Insomma il teorema è che, dopo l’irruzione in casa Carvone, i quattro (o qualcuno di loro) non soddisfatti delle risposte ricevute, abbiano deciso di punire il ragazzo aspettando che scendesse da casa la notte successiva. Un omicidio premeditato? O un delitto non pianificato ma scaturito nel corso di una nuova discussione? Un tentativo di ferimento fallito tragicamente? Qualunque siano le ipotesi a supporto della tesi, finora manca la dimostrazione. Probabilmente nascosta nelle pieghe di un’indagine cui la Squadra Mobile sta dedicando grandi energie sin dalla notte tra il 9 e il 10 settembre, quella del delitto.

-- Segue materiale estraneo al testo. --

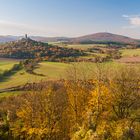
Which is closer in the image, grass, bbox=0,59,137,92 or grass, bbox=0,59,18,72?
grass, bbox=0,59,137,92

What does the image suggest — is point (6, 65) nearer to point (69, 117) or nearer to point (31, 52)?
point (31, 52)

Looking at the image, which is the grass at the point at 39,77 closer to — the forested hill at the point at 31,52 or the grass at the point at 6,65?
the grass at the point at 6,65

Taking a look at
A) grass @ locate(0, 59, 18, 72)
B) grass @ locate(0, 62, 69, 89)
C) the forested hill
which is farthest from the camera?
the forested hill

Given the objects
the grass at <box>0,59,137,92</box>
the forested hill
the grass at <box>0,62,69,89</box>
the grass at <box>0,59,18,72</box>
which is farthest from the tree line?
the forested hill

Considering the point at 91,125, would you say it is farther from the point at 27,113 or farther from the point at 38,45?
the point at 38,45

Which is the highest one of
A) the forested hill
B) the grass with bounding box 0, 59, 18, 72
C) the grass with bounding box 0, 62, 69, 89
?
the forested hill

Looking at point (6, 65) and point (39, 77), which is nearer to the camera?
point (39, 77)

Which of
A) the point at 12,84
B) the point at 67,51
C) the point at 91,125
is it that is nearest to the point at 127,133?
the point at 91,125

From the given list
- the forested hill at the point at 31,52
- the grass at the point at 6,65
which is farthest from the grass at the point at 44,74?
the forested hill at the point at 31,52

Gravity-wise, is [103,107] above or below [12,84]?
above

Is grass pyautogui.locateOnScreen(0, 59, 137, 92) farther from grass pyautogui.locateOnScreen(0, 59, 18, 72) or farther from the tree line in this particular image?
the tree line

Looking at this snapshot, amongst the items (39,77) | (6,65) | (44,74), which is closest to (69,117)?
(39,77)
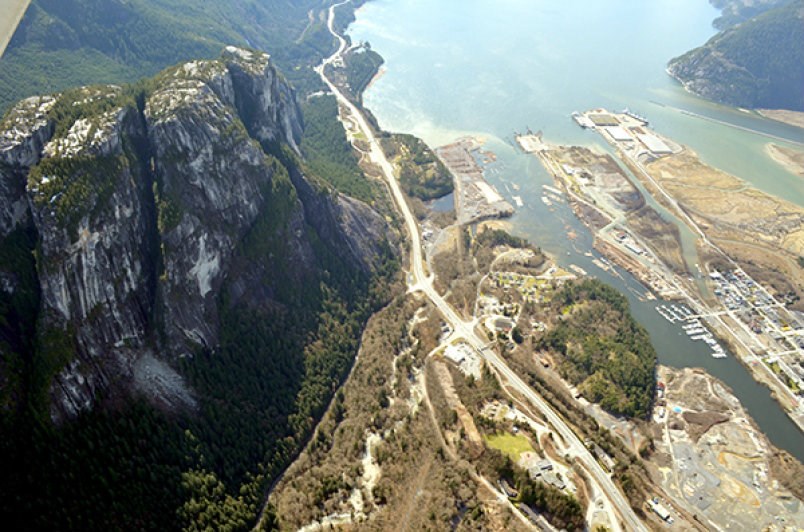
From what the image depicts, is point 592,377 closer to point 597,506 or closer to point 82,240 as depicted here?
point 597,506

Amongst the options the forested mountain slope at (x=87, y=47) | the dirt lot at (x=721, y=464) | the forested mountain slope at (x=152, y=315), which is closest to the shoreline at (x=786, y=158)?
the dirt lot at (x=721, y=464)

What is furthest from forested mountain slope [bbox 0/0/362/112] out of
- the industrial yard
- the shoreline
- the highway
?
the shoreline

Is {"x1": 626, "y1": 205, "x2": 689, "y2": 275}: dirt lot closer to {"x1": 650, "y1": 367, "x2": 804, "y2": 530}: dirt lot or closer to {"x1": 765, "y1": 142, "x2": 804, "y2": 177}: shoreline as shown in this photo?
{"x1": 650, "y1": 367, "x2": 804, "y2": 530}: dirt lot

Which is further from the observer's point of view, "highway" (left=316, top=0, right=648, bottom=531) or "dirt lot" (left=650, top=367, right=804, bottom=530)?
"dirt lot" (left=650, top=367, right=804, bottom=530)

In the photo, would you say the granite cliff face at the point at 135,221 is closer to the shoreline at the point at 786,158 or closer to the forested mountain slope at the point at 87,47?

Non si dà pace Piero Carvone, per la morte del figlio che non passa giorno di ricordare con foto e frasi strazianti su Facebook. Ma c’è un’altra famiglia che probabilmente sta vivendo con sentimenti contrastanti la vicenda, in particolare la parte che riguarda l’arresto di Giuseppe Lonoce. Si tratta dei genitori di Giorgia Zuccaro, la ragazza brindisina morta in un incidente stradale nella notte del 5 giugno 2011. Alla guida dell’auto in cui Giorgia, in via Cappuccini, perse la vita c’era il suo ragazzo, Giuseppe Lonoce appunto, che risultò positivo ai test sull’assunzione di sostanza stupefacente e alcolici. Lonoce venne condannato dal Tribunale di Brindisi a quattro anni e tre mesi di reclusione, ma la Corte d’Appello ribaltò la sentenza “mancando la prova certa che quella notte alla guida ci fosse il giovane” e dunque assolvendolo perché il fatto non sussiste. Una decisione confermata pochi mesi fa dalla Corte di Cassazione.
Ora, per un’altra auto e sullo sfondo della tragica morte di un altro ragazzo, Lonoce è tornato in carcere.